Stored items from a collection
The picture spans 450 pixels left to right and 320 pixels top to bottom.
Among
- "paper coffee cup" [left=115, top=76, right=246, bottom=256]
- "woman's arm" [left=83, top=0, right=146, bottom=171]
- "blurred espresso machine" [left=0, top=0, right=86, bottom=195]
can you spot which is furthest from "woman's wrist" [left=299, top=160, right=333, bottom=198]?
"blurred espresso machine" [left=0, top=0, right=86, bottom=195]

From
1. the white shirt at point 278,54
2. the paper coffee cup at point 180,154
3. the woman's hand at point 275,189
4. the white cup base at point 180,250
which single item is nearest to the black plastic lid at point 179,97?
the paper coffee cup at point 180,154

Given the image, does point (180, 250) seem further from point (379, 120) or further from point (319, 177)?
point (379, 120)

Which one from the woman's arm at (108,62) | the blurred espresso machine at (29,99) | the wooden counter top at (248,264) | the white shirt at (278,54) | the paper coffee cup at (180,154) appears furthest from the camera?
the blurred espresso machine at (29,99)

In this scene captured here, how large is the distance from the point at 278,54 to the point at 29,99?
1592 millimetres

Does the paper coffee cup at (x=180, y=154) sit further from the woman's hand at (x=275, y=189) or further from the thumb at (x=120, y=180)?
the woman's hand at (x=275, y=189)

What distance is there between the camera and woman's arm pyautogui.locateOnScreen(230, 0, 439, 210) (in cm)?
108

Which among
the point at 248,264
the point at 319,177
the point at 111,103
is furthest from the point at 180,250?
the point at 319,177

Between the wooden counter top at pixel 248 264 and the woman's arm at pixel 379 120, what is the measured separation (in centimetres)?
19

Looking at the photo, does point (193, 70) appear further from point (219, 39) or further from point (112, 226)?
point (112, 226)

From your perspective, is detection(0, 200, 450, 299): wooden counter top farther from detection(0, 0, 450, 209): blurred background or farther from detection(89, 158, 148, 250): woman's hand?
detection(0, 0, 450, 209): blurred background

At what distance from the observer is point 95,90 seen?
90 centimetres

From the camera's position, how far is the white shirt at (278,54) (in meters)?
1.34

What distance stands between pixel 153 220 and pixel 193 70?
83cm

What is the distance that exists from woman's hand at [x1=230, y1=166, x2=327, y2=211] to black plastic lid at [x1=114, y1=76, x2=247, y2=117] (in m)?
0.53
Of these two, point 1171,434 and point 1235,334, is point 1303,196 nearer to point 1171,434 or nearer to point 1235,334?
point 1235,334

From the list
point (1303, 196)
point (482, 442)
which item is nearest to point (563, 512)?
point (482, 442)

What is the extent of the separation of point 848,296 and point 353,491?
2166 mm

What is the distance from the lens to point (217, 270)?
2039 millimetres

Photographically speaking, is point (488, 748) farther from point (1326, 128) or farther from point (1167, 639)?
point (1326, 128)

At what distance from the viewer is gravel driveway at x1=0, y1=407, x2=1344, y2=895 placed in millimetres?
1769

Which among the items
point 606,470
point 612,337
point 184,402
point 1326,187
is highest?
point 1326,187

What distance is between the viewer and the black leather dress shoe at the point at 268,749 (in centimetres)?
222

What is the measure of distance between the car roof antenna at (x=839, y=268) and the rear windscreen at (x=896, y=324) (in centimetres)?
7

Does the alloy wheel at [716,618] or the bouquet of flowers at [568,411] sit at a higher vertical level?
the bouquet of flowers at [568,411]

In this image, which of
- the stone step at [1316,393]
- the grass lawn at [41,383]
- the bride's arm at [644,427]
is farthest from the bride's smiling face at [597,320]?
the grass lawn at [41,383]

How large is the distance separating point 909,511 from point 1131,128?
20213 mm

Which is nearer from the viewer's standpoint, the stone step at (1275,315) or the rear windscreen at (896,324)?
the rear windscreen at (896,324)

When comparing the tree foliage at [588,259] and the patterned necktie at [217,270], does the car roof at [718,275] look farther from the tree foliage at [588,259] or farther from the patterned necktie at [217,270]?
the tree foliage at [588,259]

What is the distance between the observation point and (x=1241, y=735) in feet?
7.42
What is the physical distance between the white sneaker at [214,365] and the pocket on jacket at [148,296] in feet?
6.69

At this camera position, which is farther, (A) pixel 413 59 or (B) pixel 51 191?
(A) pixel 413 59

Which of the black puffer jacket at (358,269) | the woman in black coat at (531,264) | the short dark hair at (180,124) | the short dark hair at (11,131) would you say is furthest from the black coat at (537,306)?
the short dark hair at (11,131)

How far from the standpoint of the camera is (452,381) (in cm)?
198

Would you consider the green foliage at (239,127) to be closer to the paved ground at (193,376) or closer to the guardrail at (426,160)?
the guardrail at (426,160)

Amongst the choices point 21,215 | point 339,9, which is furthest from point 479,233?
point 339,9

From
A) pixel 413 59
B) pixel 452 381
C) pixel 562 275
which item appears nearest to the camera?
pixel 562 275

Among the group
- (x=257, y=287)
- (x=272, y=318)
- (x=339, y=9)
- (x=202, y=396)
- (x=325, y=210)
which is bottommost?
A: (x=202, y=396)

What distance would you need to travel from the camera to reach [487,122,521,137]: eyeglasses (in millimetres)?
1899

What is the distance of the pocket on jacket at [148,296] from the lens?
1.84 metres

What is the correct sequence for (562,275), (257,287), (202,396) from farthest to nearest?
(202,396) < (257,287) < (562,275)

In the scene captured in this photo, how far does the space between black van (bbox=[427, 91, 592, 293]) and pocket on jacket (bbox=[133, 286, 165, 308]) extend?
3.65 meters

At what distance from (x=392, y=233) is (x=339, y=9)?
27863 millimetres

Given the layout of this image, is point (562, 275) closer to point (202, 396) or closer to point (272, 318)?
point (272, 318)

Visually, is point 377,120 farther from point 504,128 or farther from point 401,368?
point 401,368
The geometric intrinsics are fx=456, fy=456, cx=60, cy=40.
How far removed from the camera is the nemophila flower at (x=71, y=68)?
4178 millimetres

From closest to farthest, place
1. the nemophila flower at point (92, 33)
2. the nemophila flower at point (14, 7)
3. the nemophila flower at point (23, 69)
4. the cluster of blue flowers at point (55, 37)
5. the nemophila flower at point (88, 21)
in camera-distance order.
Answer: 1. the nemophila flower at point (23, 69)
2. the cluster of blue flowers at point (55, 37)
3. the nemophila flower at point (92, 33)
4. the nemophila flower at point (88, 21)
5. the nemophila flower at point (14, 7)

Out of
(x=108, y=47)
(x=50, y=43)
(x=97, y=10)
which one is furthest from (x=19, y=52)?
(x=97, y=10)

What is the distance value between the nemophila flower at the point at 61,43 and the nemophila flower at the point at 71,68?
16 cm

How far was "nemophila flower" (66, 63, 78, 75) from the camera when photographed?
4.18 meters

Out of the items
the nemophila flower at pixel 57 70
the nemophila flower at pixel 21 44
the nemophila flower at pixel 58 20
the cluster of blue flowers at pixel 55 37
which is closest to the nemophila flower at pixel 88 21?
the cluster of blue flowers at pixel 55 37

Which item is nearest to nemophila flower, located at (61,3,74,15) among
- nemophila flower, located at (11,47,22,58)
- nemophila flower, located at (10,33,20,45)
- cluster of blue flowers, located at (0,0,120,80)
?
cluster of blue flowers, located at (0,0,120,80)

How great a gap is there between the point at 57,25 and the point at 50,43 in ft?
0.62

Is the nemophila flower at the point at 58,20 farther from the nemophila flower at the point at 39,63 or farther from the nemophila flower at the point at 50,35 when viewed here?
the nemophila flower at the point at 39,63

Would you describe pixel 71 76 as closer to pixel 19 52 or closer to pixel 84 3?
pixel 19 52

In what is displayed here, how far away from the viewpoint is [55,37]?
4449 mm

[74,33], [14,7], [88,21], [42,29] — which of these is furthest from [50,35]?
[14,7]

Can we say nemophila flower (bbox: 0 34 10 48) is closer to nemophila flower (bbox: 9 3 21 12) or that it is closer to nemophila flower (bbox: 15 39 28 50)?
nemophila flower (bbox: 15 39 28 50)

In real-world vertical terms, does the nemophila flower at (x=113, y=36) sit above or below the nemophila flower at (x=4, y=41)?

> **What the exercise asks**: Repeat everything from the start of the entries down to the line containing "1592 millimetres", with both ends included.

> **Answer to the exercise**:
The picture spans 450 pixels left to right and 320 pixels top to bottom.
Among
- "paper coffee cup" [left=115, top=76, right=246, bottom=256]
- "woman's arm" [left=83, top=0, right=146, bottom=171]
- "blurred espresso machine" [left=0, top=0, right=86, bottom=195]
can you spot which is furthest from "woman's wrist" [left=299, top=160, right=333, bottom=198]?
"blurred espresso machine" [left=0, top=0, right=86, bottom=195]

From
1. the white shirt at point 278,54
2. the paper coffee cup at point 180,154
3. the woman's hand at point 275,189
4. the white cup base at point 180,250
which single item is nearest to the black plastic lid at point 179,97?
the paper coffee cup at point 180,154

Given the image, does point (180, 250) seem further from point (379, 120) or further from point (319, 177)?
point (379, 120)

Which one from the woman's arm at (108,62) | the blurred espresso machine at (29,99) | the wooden counter top at (248,264) | the white shirt at (278,54) | the paper coffee cup at (180,154) appears furthest from the camera?
the blurred espresso machine at (29,99)

In this scene captured here, how large is the distance from the point at 278,54 to the point at 29,99?
1592 millimetres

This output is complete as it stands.